Perhaps the most important and unique feature of OceanStore is data security. To ensure a document cannot be read by anyone but its owner, OceanStore makes several copies of the data, encodes them using a special coding mechanism, and then chops each one into various-sized fragments.
To keep track of these billions of bits of information, OceanStore generates for each document a permanent, globally unique identification (G.U.I.D.) tag. The document is then split into fragments, which are sent out via the Internet to OceanStore servers. OceanStore also creates a map showing the possible paths between the interconnected Web servers.
To retrieve a chopped-up 1989 tax return, for example, OceanStore sends a team of messengers onto the Internet looking for its G.U.I.D. As the messengers search, they leave behind trails of digital breadcrumbs so that, the next time, the messenger can find the data more quickly.
But downloading data from, say, China, could take a lot longer than getting it from a desktop hard drive.
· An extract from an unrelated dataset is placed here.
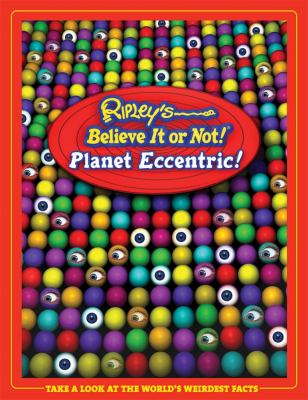 Ripley's believe it or not! : planet eccentric.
OceanStore gets around this by storing often-used documents on nearby servers. OceanStore also can analyze patterns of usage so that the system can fetch the data more quickly. Its software acts like a handyman, constantly checking data segments and making minor adjustments and repairs.
In the OceanStore world, no server can be trusted. Instead, the data is distributed among multiple clusters of servers in a redundant way so that, if one goes down, the data can be reassembled using only one-fourth of the original fragments. “This storage mechanism is very much like a hologram, where you only need a certain subset of the data to recreate the entire image,” said Kubiatowicz.
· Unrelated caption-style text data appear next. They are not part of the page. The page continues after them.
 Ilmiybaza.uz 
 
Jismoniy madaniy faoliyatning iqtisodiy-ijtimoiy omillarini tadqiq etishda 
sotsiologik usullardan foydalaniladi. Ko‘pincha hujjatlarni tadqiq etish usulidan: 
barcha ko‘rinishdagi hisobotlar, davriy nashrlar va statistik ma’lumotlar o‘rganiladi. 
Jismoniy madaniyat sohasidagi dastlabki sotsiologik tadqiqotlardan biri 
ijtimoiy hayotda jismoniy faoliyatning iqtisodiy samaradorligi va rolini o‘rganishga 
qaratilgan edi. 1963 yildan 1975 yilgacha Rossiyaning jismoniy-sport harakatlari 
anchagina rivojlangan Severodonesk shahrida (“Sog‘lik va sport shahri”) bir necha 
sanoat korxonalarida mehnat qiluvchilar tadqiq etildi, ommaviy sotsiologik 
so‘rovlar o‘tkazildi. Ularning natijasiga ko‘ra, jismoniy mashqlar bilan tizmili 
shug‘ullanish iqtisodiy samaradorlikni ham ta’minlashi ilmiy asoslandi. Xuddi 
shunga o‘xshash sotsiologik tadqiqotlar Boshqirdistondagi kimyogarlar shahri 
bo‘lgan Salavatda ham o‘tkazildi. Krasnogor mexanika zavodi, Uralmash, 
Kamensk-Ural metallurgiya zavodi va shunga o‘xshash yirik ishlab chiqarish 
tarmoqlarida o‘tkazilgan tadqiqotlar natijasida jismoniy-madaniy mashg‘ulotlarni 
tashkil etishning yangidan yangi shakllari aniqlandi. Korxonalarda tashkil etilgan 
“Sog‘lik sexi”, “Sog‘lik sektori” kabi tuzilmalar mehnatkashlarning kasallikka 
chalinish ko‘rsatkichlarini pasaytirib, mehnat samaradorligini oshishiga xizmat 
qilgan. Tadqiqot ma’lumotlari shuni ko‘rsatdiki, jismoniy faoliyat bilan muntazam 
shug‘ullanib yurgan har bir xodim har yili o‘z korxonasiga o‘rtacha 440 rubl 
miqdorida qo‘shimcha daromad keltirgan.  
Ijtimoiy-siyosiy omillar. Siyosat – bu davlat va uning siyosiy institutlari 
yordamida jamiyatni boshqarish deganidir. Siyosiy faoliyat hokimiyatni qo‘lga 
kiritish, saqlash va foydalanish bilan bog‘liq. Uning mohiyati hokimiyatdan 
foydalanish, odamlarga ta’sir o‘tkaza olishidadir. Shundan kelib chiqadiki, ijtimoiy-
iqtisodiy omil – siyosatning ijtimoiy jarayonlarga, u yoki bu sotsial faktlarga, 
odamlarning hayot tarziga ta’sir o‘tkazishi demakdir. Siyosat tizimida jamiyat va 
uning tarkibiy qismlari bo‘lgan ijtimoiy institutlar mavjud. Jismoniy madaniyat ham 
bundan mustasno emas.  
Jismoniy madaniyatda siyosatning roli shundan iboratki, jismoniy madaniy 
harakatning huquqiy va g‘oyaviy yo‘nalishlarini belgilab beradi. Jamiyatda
To manage all these bits of data floating around the Internet, Kubiatowicz envisions a system not unlike our current telephone company model. Each user would pay a monthly data storage fee to a data service provider, such as an Internet service provider, or I.S.P. The I.S.P. then arranges to store the user’s data on another I.S.P.’s Internet server for a small fee. The I.S.P.s can then swap data amongst themselves, trading fees for using each other’s infrastructure and file servers.
With demand for storage space growing and the reliability of local electricity in question, technology companies are rushing to back OceanStore. They include industry giants like I.B.M. Corp., Nortel Networks Corp. and the data storage company EMC Corp. as well as federal agencies like the National Science Foundation and the Defense Advanced Research Projects Agency.